— Exercise brief —
Please state how long, according to the Easter sermon below, the paschal candle will stand near the pulpit.

— Supplied text —
-.-.-

Intro
The Lenten season is finished.  And yet, we don’t move on to something better, 
even though we have broken our Lenten fast with the Easter feast.  For what can 
be better for us than Jesus Christ, the Lamb of God who takes our sins away?

Main Body
In our Gospel reading, we find Jesus still fresh from the tomb on that first 
Easter Day.  The wounds of death scarred His hands and side.  Jesus suddenly 
appeared to His disciples turned Apostles, minus Judas, and minus Thomas, whose 
whereabouts were unknown.  Jesus said to them, “Peace be with you.”  Shalom, 
wellness and completeness, be with you.  And as He said, so it was.  Then and 
there, Jesus gave them His peace that day. 

And so we come full circle.  In Lent, we pondered the pure and holy Lamb of 
God, the victim of our sin.  In Easter, we see Jesus, the risen victor over 
death and hell.  But He remains, and still is, the Lamb who bears and takes our 
sins away.  For the peace that Jesus gives is based on the forgiveness that He 
earned on His cross of death. 

Today, it is as Jesus said that first Easter evening: “Peace be with you.”  
Christ’s lasting legacy is peace.  But His legacy is not peace as we usually 
understand the word.  Jesus’ peace was “shalom.”  That wasn’t just the end of 
hostilities, but that all was as it should be.  All is now in its proper place 
and state of being. 

Jesus’ peace is the peace that surpasses understanding, the peace that lasts 
through the stresses and storms of life.  His is a peace that will see you 
through the valley of the shadow of death.  It will bring you into heaven’s 
high courts, where you, too, will stand in glorious, risen flesh before the 
Father’s throne.  Indeed, the Lamb of God gives you peace--everlasting peace. 

That’s why the Church celebrates Easter for more than one Sunday.  For 40 days, 
this paschal candle, the emblem of the risen Christ, will stand near the 
pulpit.  Its bright flame recalls those 40 extraordinary days when the 
astonished disciples lived with their resurrected Lord.  With their own eyes, 
they saw Him.  They touched His living flesh, eating and drinking with Him 
after He had risen from death.  With their own ears, they heard His 
life-giving, death-destroying Word. 

Indeed, Christ has died, Christ is risen, and Christ will come again!  The same 
Lord who was put to death for our offenses, was raised for our justification, 
and will come again in glory to claim His Bride, the Church.

-.-.-

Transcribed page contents
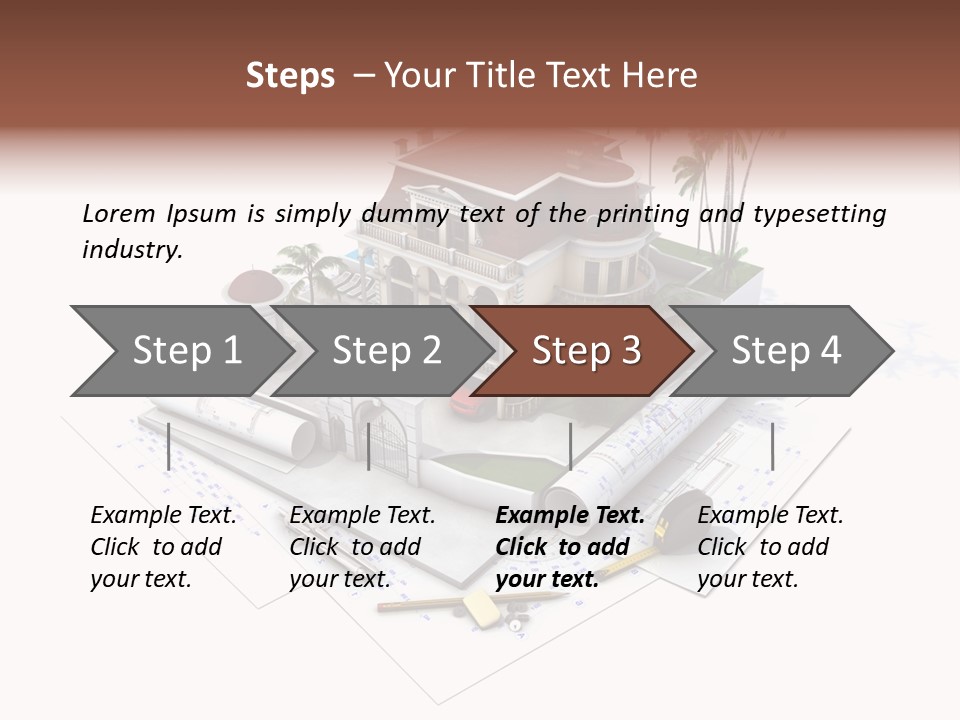 Steps – Your Title Text Here

Lorem Ipsum is simply dummy text of the printing and typesetting industry.

Step 1

Step 2

Step 3

Step 4

Example Text. Click to add your text.

Example Text. Click to add your text.

Example Text. Click to add your text.

Example Text. Click to add your text.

-.-.-

— Expected answer —
For 40 days.